Lines of data
◇ ◇ ◇ ◇
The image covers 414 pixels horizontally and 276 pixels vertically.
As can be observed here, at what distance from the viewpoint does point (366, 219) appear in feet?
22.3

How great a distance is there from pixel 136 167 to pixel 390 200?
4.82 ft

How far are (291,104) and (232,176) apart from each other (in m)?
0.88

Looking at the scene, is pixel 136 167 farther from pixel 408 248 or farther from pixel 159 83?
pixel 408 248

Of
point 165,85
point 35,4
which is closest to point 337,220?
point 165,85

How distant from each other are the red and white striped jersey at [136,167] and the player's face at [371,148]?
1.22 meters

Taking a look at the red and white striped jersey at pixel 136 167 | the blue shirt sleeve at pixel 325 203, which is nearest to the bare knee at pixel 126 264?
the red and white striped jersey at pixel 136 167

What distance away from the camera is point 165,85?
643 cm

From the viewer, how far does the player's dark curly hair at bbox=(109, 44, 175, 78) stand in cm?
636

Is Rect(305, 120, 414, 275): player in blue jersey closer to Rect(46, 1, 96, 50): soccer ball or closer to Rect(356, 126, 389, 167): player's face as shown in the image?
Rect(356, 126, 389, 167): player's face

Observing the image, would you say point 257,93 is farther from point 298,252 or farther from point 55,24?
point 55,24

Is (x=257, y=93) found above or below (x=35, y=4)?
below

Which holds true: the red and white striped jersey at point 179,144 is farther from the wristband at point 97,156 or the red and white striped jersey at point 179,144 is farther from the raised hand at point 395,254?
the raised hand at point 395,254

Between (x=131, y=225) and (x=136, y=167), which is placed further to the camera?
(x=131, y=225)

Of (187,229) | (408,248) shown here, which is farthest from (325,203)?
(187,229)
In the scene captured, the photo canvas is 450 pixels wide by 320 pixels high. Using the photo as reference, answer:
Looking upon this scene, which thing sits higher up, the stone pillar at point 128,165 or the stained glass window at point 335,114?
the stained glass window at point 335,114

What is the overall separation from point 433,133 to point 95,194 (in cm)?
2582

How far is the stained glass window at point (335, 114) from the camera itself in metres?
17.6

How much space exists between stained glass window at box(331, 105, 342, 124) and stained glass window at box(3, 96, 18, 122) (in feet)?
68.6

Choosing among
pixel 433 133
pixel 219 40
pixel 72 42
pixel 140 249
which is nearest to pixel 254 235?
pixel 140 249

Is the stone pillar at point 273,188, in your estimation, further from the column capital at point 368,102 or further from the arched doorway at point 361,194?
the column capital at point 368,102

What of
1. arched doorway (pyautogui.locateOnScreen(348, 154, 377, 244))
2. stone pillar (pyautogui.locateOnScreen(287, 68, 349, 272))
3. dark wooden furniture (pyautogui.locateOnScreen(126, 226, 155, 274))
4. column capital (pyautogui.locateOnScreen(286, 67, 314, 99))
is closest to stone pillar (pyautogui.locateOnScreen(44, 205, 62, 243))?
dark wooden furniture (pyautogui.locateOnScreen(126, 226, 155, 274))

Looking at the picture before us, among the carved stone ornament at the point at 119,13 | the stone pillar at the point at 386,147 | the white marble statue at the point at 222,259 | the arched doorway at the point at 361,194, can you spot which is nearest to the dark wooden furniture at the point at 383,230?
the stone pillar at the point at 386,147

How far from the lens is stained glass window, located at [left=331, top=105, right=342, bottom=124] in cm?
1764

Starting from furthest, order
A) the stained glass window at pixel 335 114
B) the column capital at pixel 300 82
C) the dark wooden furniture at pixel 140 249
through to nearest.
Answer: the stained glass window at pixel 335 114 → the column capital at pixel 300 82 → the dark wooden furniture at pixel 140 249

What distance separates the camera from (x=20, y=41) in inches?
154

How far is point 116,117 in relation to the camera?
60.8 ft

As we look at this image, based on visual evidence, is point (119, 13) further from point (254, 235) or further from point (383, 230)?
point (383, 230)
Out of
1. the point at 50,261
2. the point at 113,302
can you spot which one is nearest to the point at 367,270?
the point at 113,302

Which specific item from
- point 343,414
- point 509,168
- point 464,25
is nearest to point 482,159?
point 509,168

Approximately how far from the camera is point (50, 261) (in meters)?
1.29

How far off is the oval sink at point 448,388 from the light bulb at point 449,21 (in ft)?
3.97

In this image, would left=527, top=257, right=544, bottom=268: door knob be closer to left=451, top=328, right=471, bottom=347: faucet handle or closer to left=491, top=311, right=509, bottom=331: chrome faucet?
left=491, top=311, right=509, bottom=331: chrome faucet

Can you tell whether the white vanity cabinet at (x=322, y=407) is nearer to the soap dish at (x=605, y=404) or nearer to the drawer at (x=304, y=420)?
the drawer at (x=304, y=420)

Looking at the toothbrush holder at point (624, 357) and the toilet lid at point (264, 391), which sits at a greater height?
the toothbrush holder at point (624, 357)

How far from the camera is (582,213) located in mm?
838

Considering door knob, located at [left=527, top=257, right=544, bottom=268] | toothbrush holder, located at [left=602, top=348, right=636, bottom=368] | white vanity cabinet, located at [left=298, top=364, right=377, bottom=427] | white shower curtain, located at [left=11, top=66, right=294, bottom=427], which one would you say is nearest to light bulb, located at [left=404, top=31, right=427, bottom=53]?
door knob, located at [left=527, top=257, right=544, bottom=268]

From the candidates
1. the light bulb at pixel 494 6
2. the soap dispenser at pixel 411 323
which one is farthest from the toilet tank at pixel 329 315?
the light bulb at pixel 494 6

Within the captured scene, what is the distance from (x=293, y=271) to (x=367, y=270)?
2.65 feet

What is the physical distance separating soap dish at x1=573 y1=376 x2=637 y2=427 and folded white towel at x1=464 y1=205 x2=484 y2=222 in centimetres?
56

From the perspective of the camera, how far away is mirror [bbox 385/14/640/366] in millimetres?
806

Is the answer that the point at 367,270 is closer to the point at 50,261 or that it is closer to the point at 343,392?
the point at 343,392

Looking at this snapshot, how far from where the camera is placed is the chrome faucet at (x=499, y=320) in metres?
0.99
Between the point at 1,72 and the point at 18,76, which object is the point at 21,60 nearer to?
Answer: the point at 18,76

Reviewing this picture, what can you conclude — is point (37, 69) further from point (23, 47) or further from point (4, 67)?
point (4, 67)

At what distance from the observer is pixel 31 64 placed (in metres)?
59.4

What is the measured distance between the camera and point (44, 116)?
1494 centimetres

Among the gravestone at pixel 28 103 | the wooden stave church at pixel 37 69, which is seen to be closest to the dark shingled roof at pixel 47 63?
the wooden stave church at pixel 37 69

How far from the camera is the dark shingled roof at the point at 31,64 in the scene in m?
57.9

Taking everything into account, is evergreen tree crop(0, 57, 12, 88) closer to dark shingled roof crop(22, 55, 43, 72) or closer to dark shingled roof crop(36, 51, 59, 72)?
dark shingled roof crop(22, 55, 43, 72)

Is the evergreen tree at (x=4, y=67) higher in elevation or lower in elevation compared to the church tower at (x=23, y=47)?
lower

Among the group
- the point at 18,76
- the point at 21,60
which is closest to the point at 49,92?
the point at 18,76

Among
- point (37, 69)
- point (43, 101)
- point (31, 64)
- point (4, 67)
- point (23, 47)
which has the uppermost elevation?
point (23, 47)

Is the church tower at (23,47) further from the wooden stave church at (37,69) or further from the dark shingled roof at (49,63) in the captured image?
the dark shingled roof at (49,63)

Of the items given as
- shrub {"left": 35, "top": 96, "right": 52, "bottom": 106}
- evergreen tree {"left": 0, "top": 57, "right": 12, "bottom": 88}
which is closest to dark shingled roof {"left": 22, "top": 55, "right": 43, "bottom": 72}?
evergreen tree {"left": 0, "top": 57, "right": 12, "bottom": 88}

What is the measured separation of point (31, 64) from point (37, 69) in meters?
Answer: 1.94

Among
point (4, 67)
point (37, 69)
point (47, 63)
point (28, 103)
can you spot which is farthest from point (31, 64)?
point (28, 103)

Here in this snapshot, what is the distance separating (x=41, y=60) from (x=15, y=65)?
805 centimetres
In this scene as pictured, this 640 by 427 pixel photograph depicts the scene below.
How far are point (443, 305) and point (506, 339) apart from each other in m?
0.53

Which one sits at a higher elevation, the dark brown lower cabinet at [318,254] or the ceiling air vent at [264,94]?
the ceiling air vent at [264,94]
◇ ◇ ◇ ◇
> _Task details_
Copy the part of the records that opens with the line containing "Which one sits" and runs through the end of the records, keeping each line identical.

> _Exercise response_
Which one sits at a higher elevation, the dark brown lower cabinet at [318,254] or the ceiling air vent at [264,94]?
the ceiling air vent at [264,94]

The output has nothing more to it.